How does she do it? From where does such moxie and unwavering resolve emanate? How does any woman (or man) maintain that ineffable measure of charisma and fascination beyond “a certain age”? It’s a question I put to one of San Antonio’s last red-hot authentics, as she sat beside the life-size nude bronze “goddess” that guards her pool in the lush garden of her splendidly exotic Monte Vista maisonette.
“I’ve known a lot of eccentrics in my life. Doesn’t everyone?
“My mother and grandmother were both artists and my aunt was an accomplished sculptor. When you’re surrounded by the arts as a child you just grow with it. Although I didn’t end up graduating, I went to the University of Texas and majored in drama. During World War II I used to sing at various military events around town and my mother would accompany me on piano. At one point I was even offered a studio contract at MGM, but my parents wouldn’t let me go. If I had gone out to Hollywood I’d have probably ended up with seven husbands instead of seven kids, so I have no regrets. ”
“I’m definitely an ‘old soul’. I’ve had so many life ‘recalls,’ some of them in great detail. Morocco is certainly a place I lived in another life. My ancestry is Germanic, but I’m usually drawn to warmer climes — Cyprus, Spain, Latin America. When I married Chito and moved to Mexico City in 1968 I sort of shook things up down there. Chito was 23 years older than I, and women were much more deferential at the time. There was the usual idle gossip that ‘Jeanette’s skirts were too short,’ etc., etc., but I didn’t pay it any mind. Within a year or two all the younger women were wearing dresses shorter than mine.

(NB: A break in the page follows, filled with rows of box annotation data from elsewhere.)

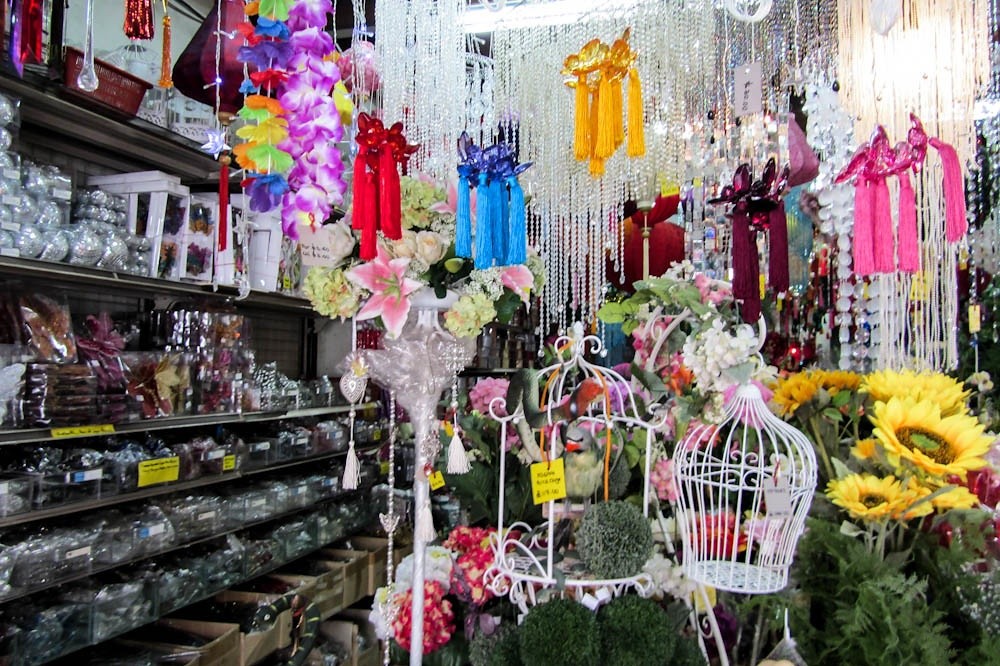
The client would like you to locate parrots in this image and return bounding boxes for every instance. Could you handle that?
[560,425,607,517]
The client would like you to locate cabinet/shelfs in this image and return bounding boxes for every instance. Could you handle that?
[0,81,388,666]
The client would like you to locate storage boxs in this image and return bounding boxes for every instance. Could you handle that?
[116,523,413,666]
[63,46,154,115]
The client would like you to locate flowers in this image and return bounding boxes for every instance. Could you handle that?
[221,174,1000,666]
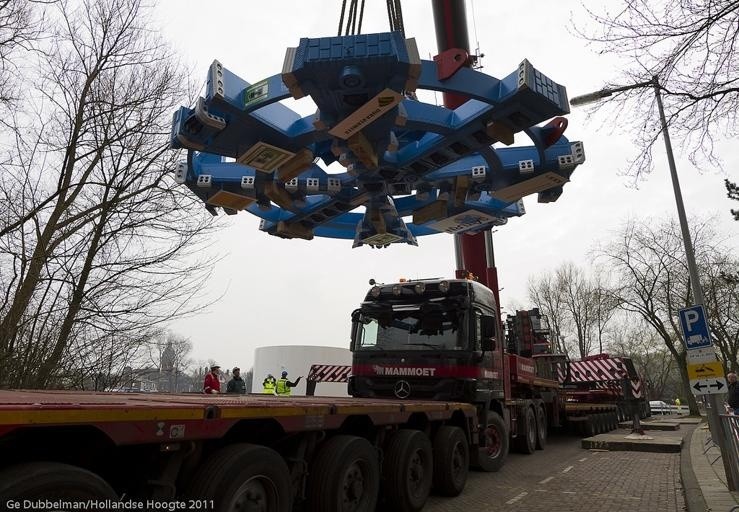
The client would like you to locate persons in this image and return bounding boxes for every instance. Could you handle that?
[226,367,246,394]
[263,374,276,394]
[727,372,739,425]
[274,371,304,396]
[204,363,220,393]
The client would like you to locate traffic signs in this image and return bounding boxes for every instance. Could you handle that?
[685,346,729,395]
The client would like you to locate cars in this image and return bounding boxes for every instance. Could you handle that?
[649,400,672,415]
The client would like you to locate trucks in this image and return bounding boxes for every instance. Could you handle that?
[346,266,626,478]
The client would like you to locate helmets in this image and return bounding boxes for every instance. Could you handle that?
[233,367,240,373]
[282,371,288,375]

Latin women are some of the chic-est creatures on earth.
“I’ve been fortunate to know some really glamorous women. Dolores del Rio would stroll the beaches of Acapulco wearing a caftan, her long hair flowing in the breeze. She was a vision. Merle Oberon would throw a party and always make a grand entrance, pausing ever so dramatically at the top of the staircase just before descending. Those girls really knew how to play it up back then.”
“Both of my husbandswere definitely high-powered individuals. I can’t tell you how many times Jaff would ring up and say something like, ‘I’ve got John Connally or Lyndon Johnson and 30 campaign workers coming over for dinner.’ You had to be highly organized! I knew just where to get all the last-minute boiled shrimp, where to buy the roast beef. For years I traveled constantly from New York to the South Texas farm, to the Nuevo Laredo ranch, on to Mexico City and back to San Antonio. I kept pre-prepared menus at each location. It was the only way to keep the train on track. You know, Jaff and Chito were always very good friends and stayed so even after I remarried. They were the eternal backgammon-playing buddies. It was odd to me, but what can I say — men and women are just different!”
“It’s not the material things around us — of course, we all like to have nice things and pleasant surroundings — but I can be just as happy at a roadside picnic table with good friends and family.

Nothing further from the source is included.